Few Yemenis would relish al-Qaeda’s return. But given the mayhem now sweeping the south, the order they brought in their year-long rule of Mukalla appeals to some. After taking the port in March 2015, AQAP established a harsh but predictable judicial system. By contrast, their Emirati-backed successors have no courts to try prisoners. The jihadists were not conspicuously corrupt, say locals, with grudging respect. They paid civil servants’ salaries, and were surprisingly flexible in their interpretation of  sharia (Islamic law). Men were not forced to grow beards or stop work at prayer time. Male doctors persuaded clerics to let them operate on women, because they lacked female doctors.

UAE commanders now hope to secure Donald Trump’s backing to stay in Yemen until their mission is accomplished. In the first five months of his presidency, Mr Trump has launched more strikes on Yemen than Mr Obama did in all of 2016, including one on the day after he took office. American boots are back on the ground, too, if in small numbers. To speed things up, the White House has eased restrictions on the authorisation of airstrikes.
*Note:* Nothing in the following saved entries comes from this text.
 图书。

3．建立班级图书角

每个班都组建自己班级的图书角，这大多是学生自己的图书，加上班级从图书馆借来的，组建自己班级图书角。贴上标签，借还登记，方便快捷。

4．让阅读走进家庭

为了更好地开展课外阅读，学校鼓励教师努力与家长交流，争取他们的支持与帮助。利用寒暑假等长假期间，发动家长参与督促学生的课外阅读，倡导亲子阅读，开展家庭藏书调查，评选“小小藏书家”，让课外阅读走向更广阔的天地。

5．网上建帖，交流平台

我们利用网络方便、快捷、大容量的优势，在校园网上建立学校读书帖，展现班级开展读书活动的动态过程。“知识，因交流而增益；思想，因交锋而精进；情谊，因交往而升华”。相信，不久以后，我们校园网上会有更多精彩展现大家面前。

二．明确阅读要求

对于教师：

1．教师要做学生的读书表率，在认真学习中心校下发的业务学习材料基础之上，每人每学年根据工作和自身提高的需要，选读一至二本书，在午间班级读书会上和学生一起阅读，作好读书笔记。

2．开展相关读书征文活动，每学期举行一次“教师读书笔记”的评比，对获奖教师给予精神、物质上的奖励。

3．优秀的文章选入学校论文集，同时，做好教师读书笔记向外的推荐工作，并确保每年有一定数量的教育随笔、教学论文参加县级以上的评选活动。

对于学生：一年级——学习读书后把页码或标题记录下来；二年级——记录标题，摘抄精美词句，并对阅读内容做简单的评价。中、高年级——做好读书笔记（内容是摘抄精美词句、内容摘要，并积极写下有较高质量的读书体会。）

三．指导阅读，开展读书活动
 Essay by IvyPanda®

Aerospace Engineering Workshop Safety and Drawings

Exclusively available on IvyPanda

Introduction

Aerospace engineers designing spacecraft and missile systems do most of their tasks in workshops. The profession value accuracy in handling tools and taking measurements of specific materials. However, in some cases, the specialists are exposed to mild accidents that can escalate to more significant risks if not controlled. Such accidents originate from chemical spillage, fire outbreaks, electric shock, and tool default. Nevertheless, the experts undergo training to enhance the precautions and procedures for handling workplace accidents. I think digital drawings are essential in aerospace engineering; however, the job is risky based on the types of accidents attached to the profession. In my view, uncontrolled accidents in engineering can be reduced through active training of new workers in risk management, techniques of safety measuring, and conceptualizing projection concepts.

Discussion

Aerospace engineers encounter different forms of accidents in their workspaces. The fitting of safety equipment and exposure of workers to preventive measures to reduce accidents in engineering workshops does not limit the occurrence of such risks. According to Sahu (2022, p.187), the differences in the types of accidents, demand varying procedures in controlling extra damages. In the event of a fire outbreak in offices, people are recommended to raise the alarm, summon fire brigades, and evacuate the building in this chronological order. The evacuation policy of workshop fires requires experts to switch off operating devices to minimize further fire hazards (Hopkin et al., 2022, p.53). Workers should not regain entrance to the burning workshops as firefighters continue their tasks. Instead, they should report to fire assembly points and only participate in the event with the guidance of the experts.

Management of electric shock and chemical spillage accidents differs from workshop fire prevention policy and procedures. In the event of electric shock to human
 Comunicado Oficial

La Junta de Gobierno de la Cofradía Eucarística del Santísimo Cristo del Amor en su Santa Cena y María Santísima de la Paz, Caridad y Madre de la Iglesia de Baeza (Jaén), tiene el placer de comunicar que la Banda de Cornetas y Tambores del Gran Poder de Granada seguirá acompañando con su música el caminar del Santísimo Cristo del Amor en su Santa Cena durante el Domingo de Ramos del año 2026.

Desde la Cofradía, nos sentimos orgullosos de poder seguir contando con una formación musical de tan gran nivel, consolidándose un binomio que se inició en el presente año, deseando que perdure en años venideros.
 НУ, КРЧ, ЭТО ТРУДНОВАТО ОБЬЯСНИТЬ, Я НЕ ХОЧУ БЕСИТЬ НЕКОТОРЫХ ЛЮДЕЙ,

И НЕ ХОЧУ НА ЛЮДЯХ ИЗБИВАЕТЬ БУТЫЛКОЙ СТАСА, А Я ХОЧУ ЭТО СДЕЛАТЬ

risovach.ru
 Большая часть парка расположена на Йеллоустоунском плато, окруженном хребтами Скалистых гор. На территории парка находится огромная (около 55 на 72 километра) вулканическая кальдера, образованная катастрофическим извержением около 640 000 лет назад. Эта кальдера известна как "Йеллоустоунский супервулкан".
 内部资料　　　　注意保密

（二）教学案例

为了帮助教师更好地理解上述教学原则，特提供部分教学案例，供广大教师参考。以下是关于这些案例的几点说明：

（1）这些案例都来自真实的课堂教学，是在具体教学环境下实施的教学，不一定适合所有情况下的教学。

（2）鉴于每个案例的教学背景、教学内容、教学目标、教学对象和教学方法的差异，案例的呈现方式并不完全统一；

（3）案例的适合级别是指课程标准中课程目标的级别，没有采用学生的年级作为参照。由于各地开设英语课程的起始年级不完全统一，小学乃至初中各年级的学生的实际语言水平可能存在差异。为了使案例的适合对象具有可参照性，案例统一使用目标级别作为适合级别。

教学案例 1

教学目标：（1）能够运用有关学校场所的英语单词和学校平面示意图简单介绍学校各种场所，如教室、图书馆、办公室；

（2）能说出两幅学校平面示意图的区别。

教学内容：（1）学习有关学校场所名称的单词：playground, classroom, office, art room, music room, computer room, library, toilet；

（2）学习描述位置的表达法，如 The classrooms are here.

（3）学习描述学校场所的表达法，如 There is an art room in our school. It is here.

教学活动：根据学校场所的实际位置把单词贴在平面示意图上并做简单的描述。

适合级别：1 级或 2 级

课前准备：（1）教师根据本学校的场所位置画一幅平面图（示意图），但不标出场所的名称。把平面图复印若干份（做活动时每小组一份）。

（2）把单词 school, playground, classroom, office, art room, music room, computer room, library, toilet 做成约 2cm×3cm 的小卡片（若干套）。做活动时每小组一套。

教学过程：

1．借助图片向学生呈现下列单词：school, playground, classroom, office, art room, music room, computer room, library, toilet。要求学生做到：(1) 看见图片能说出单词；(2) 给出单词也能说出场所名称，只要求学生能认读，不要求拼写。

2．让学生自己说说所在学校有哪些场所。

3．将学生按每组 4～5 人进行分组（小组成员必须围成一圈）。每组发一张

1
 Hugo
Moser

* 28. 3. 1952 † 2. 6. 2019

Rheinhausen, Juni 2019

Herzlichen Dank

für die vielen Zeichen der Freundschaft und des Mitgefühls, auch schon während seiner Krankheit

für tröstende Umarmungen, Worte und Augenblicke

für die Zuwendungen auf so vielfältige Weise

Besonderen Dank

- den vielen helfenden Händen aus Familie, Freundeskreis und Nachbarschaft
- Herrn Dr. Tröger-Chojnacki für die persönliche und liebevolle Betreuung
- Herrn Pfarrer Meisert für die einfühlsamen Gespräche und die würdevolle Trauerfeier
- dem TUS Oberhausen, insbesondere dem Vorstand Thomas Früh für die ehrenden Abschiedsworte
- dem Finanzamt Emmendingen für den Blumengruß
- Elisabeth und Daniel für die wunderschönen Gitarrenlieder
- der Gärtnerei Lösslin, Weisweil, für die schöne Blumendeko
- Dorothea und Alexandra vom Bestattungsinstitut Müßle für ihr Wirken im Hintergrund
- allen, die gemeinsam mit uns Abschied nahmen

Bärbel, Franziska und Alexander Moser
Despite its success, the campaign against AQAP has critics. Some UAE officers wonder how long it will be before Yemenis view them as occupiers. Another fear is that AQAP’s defeat might create space for Islah, the local offshoot of the Muslim Brotherhood, another Islamist movement against which the UAE is fighting. Instead of breaking al-Qaeda, Yemen’s war could end up spreading it.